(Web image-text data)
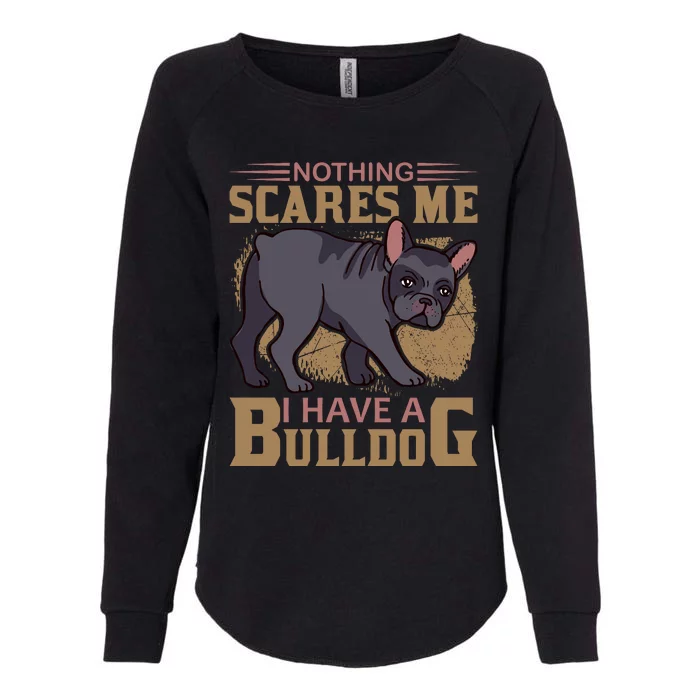 Nothing Scares Me I Have A Bulldog Womens California Wash Sweatshirt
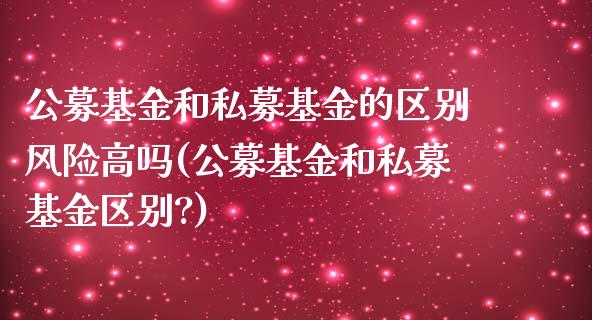 公募基金和私募基金的区别风险高吗(公募基金和私募基金区别?)_https://www.yunyouns.com_股指期货_第1张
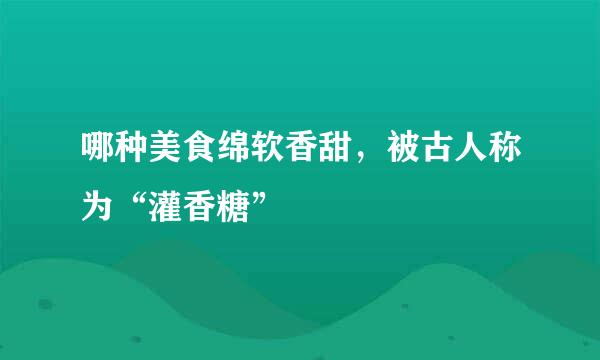 哪种美食绵软香甜，被古人称为“灌香糖”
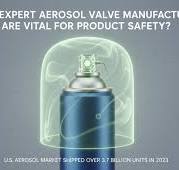 Why Expert Aerosol Valve Manufacturers Are Vital for Product ...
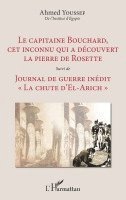 Ahmed Youssef - capitaine Bouchard, cet inconnu qui a découvert la pierre de Rosette, Häftad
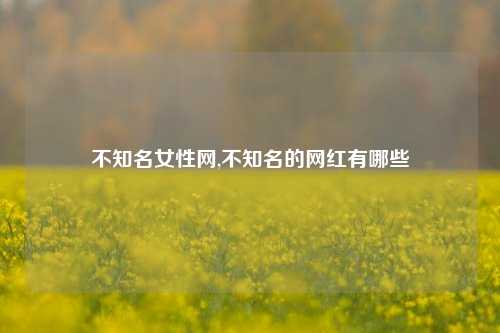 不知名女性网,不知名的网红有哪些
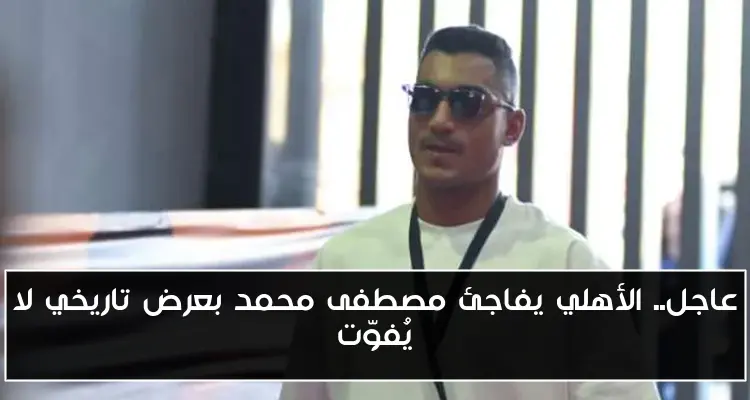 عاجل.. الأهلي يفاجئ مصطفى محمد بعرض تاريخي لا يُفوّت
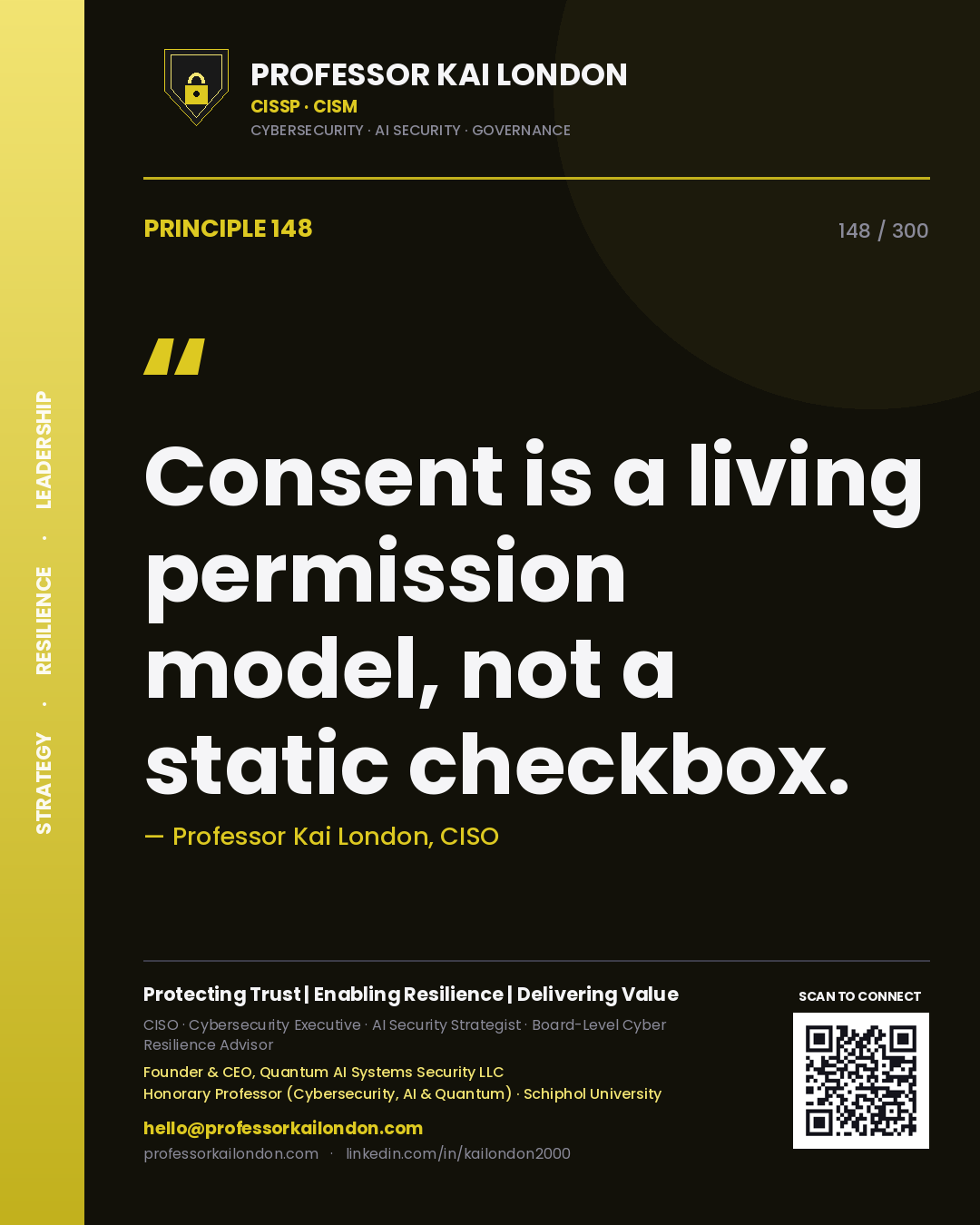 Consent is a living permission model, not a static checkbox. — Professor Kai London, CISO. Principle 148 of 300 on Privacy.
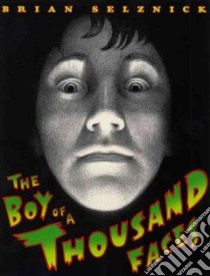 The Boy of a Thousand Faces libro in lingua di Selznick Brian
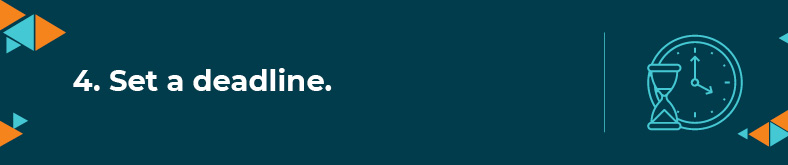 The fourth step to starting a capital campaign is to set a deadline.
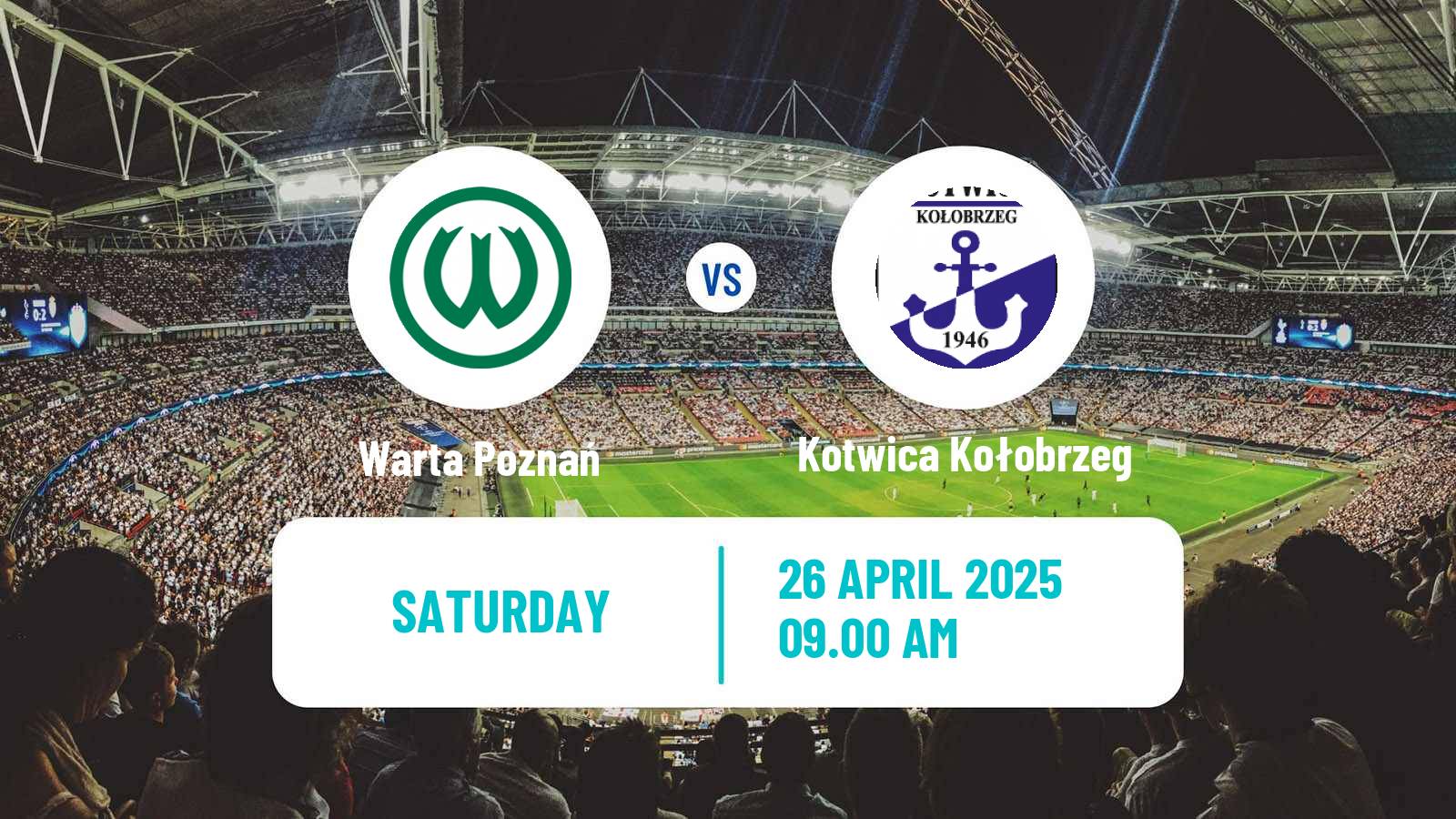 Soccer Polish Division 1 Warta Poznań - Kotwica Kołobrzeg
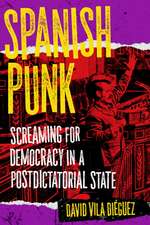 Spanish Punk: Screaming for Democracy in a Postdictatorial State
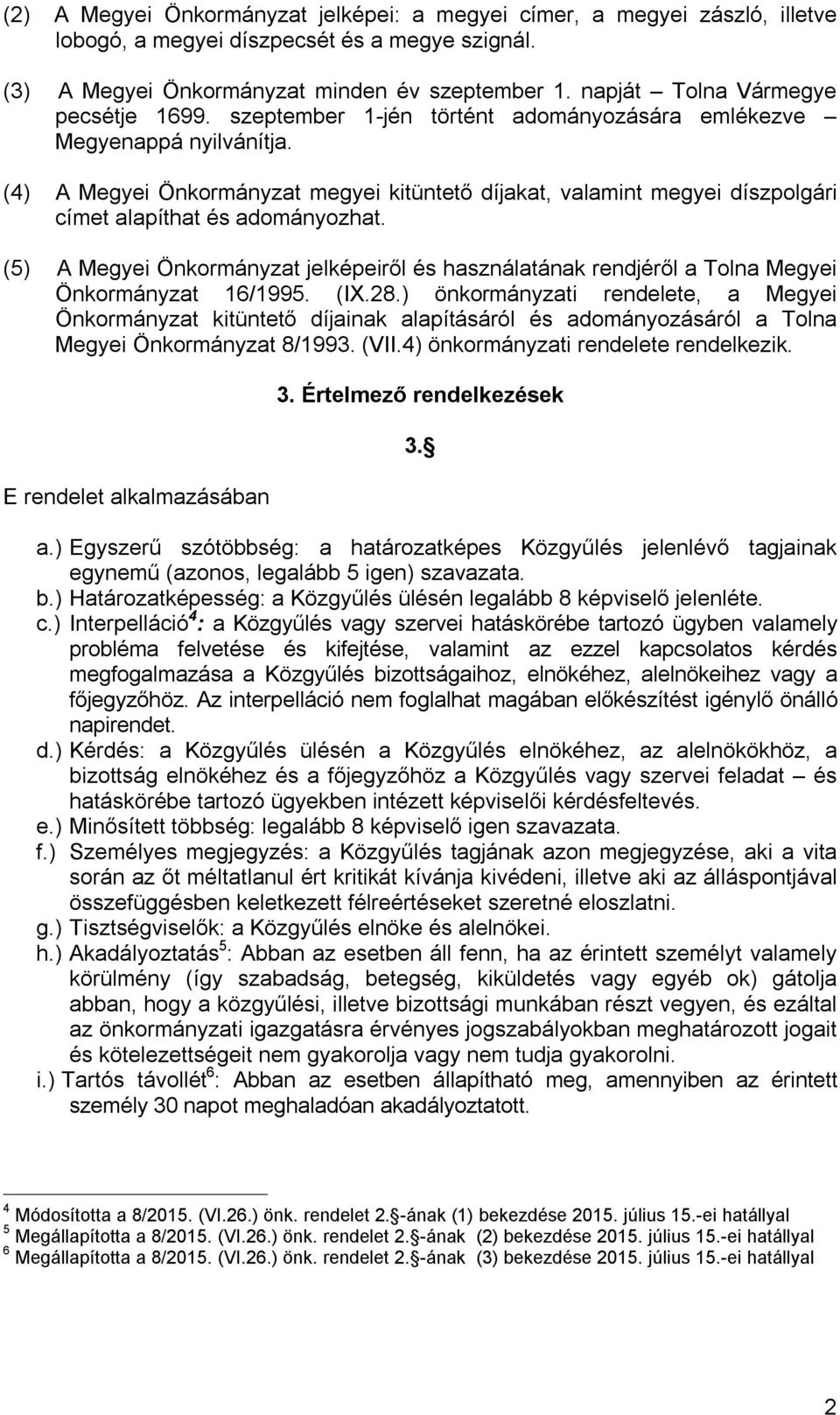 (4) A Megyei Önkormányzat megyei kitüntető díjakat, valamint megyei díszpolgári címet alapíthat és adományozhat.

### TASK DETAILS
Reproduce the text of every record above word for word, leaving the pictures out.

### SOLUTION FOR THIS PROBLEM
 Nothing Scares Me I Have A Bulldog Womens California Wash Sweatshirt
 公募基金和私募基金的区别风险高吗(公募基金和私募基金区别?)_https://www.yunyouns.com_股指期货_第1张
 哪种美食绵软香甜，被古人称为“灌香糖”
 Why Expert Aerosol Valve Manufacturers Are Vital for Product ...
 Ahmed Youssef - capitaine Bouchard, cet inconnu qui a découvert la pierre de Rosette, Häftad
 不知名女性网,不知名的网红有哪些
 عاجل.. الأهلي يفاجئ مصطفى محمد بعرض تاريخي لا يُفوّت
 Consent is a living permission model, not a static checkbox. — Professor Kai London, CISO. Principle 148 of 300 on Privacy.
 The Boy of a Thousand Faces libro in lingua di Selznick Brian
 The fourth step to starting a capital campaign is to set a deadline.
 Soccer Polish Division 1 Warta Poznań - Kotwica Kołobrzeg
 Spanish Punk: Screaming for Democracy in a Postdictatorial State
 (4) A Megyei Önkormányzat megyei kitüntető díjakat, valamint megyei díszpolgári címet alapíthat és adományozhat.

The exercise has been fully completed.